The preparation of the financial statements requires estimates and assumptions
to be made that may affect the amounts reported in the financial statements
and accompanying notes. Actual amounts could differ from the estimates
included in the financial statements herein. The preparation of the financial
statements on the basis set out, requires the use of certain critical
accounting estimates. It also requires judgement to be exercised in the
process of applying the accounting policies. The areas involving a higher
degree of judgement or complexity, or areas where assumptions and estimates
are Material to the financial statements, are disclosed in note 2.22.

 

2.3       Fair value measurement

 

Fair value is the price that would be received to sell an asset or paid to
transfer a liability in an orderly transaction between market participants at
the measurement date.

 

The fair value measurement is based on the presumption that the transaction to
sell the asset or transfer the liability takes place either:

 

-     In the principal market for the asset or liability, or

-     In the absence of a principal market, in the most advantageous
market for the asset or liability.

 

The principal or the most advantageous market must be accessible to the Group.

 

The fair value of an asset or a liability is measured using the assumptions
that market participants would use when pricing the asset or liability,
assuming that market participants act in their best economic interest.

 

A fair value measurement of a non-financial asset takes into account a market
participant's ability to generate economic benefits by using the asset in its
highest and best use or by selling it to another market participant that would
use the asset in its highest and best use.

 

2.4       Foreign currency

 

The transactions in currencies other than the Group's presentation currency
are recognized at the rates of exchange prevailing at the dates of the
transactions.

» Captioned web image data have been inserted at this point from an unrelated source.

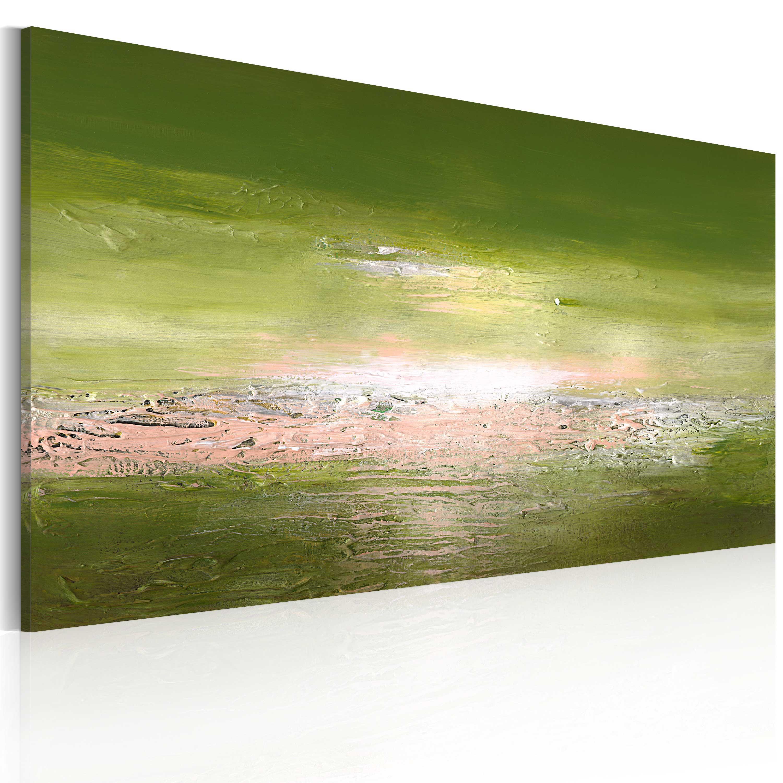 Quadro dipinto - Alto mare 120X60 cm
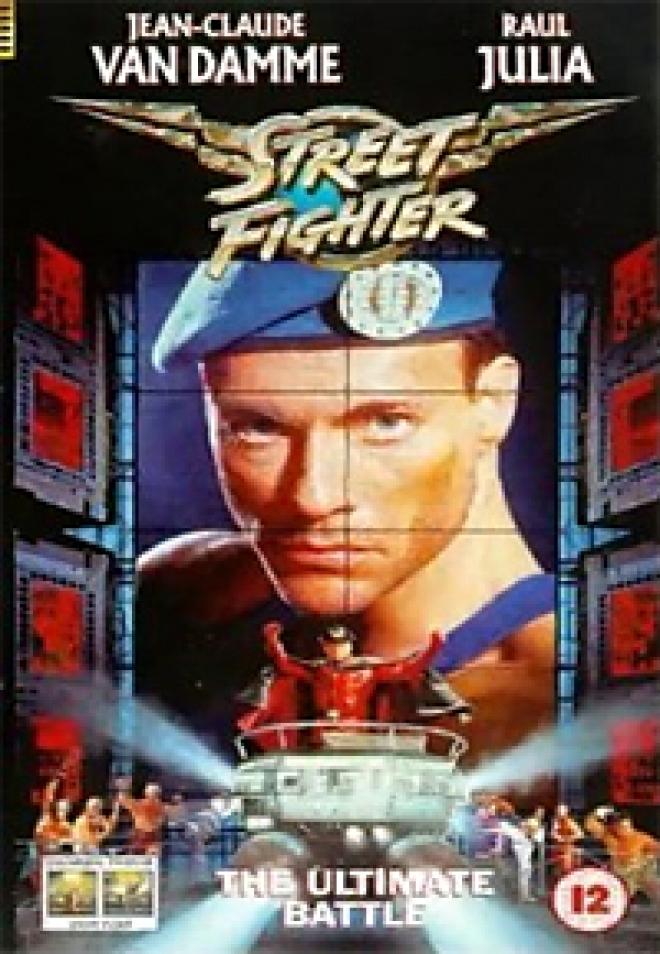 Street Fighter [Poster]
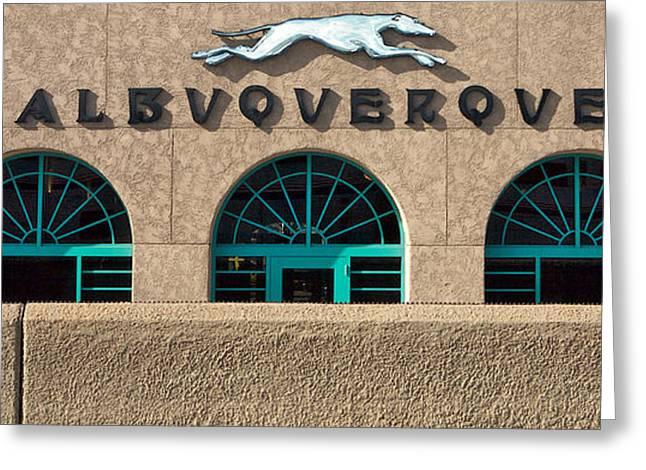 Albuquerque Hound Greeting Card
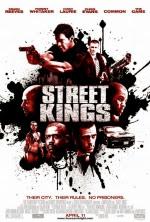 Bá Vương Đường Phố 2008 ( Street Kings )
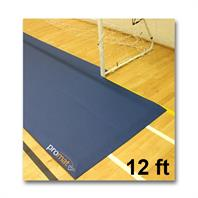 Indoor 5-a-side Goal Mats (12ft)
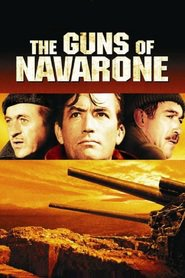 The Guns of Navarone movie in Anthony Quinn filmography.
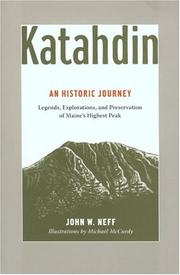 Cover of: Katahdin | John Neff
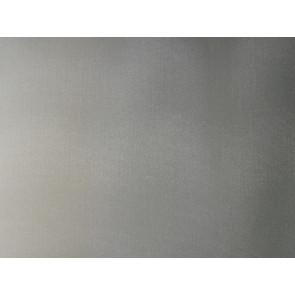 Kvadrat - Lux - 6056-0213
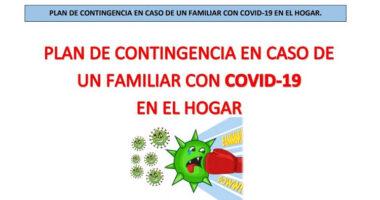 Plan de Contingencia en Caso de un familiar con COVID-19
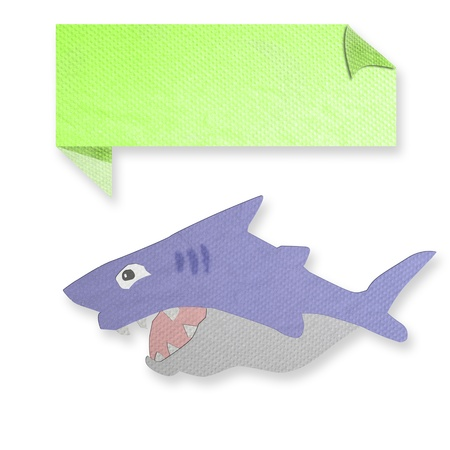 tissue papercraft: shark with text box made from tissue paper-craft Stock Photo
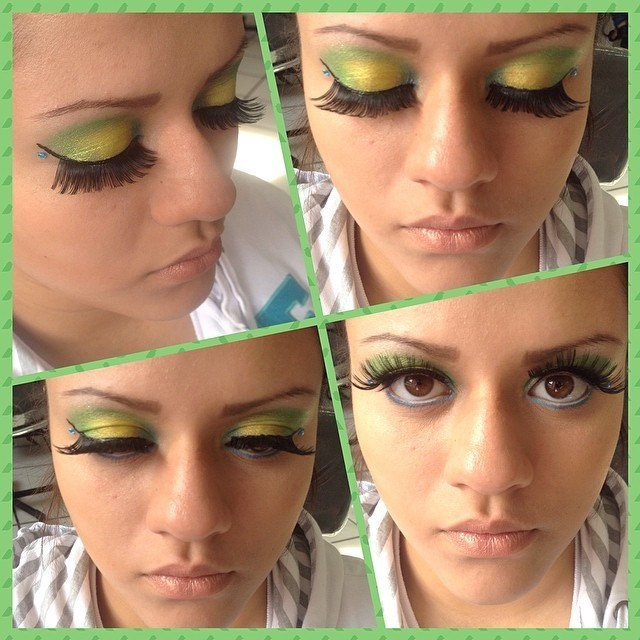 Make up Maquiagem realizada durante o curso de maquiador profissonal no instituto embelleze. Aula de maquiagem para a copa. recepcionista esteticista maquiador(a) designer de sobrancelhas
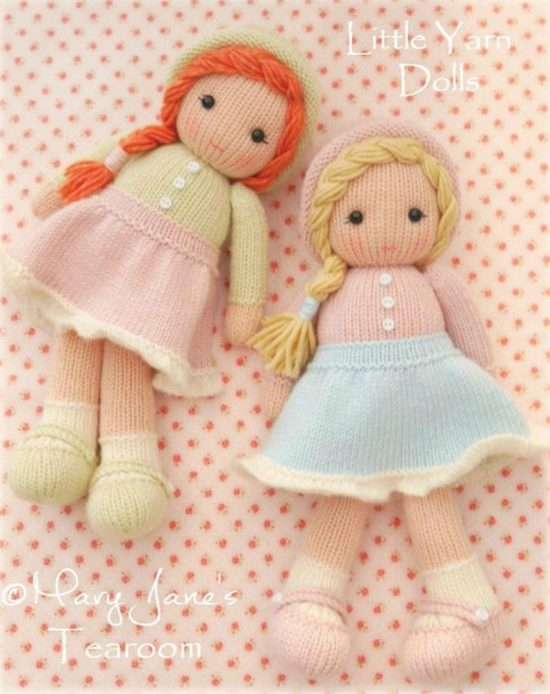 little yarn dolls knitting pattern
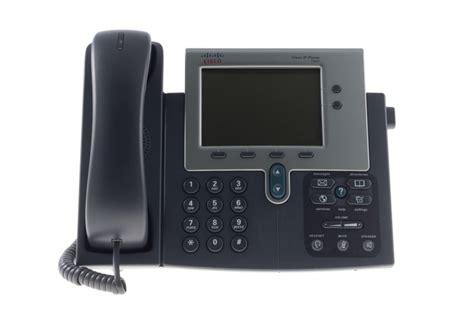 cisco desk phone cisco cp 7940g 7940g unified phone voip ip desk phone business telephone ebay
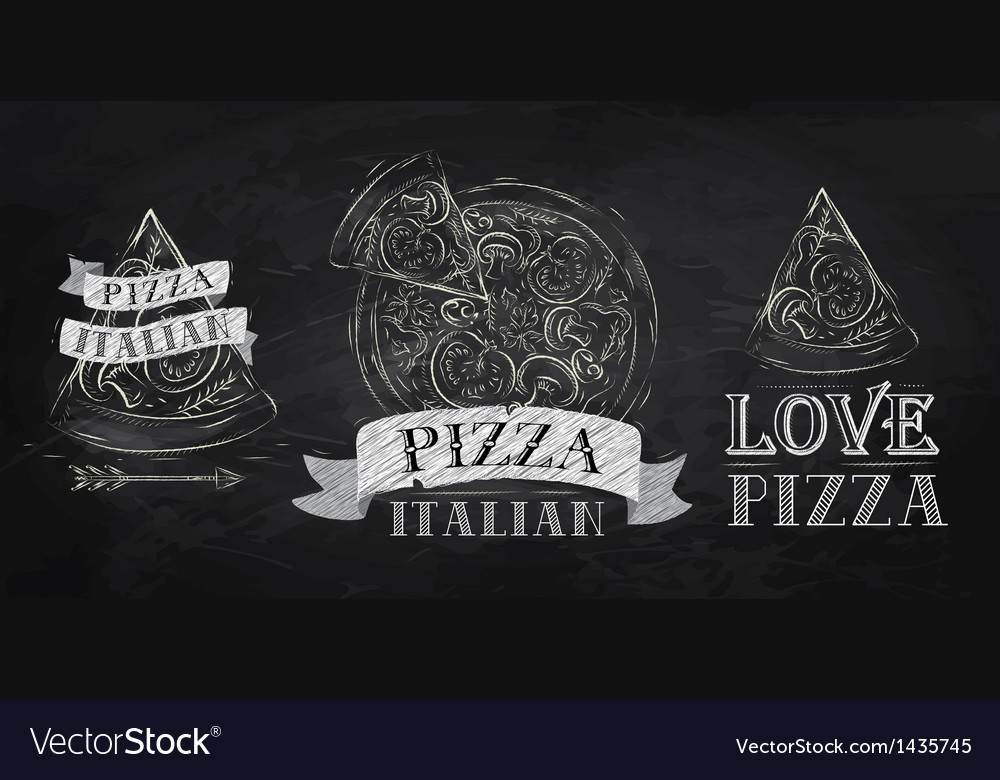 Pizza logo chalk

At the end of each reporting period, monetary items denominated
in foreign currencies are retranslated at the rates prevailing at that date.
Non-monetary items carried at fair value that are denominated in foreign
currencies are retranslated at the rates prevailing at the date when the fair
value was determined. Non-monetary items that are measured in terms of
historical cost in a foreign currency are not retranslated.

 

Exchange differences on monetary items are recognized in the consolidated
statement of profit or loss in the period in which they arise.

 

In preparing the separate financial information of the individual
subsidiaries, the transactions in currencies other than the subsidiaries
functional currency are recognized at the rates of exchange prevailing at the
dates of the transactions. At the end of each reporting period, monetary items
denominated in foreign currencies are retranslated at the rates prevailing at
that date. Non-monetary items carried at fair value that are denominated in
foreign currencies are retranslated at the rates prevailing at the date when
the fair value was determined.

 

Any gain or loss on translation from functional currency of subsidiaries to
presentation currency of the Group is taken to statement of other
comprehensive income.

 

Foreign exchange differences

 

Exchange differences on monetary items are recognized in consolidated
statement of profit or loss in the period in which they arise except for
exchange differences that relate to assets under construction for future
productive use. These are included in the cost of those assets when they are
regarded as an adjustment to interest costs on foreign currency borrowings.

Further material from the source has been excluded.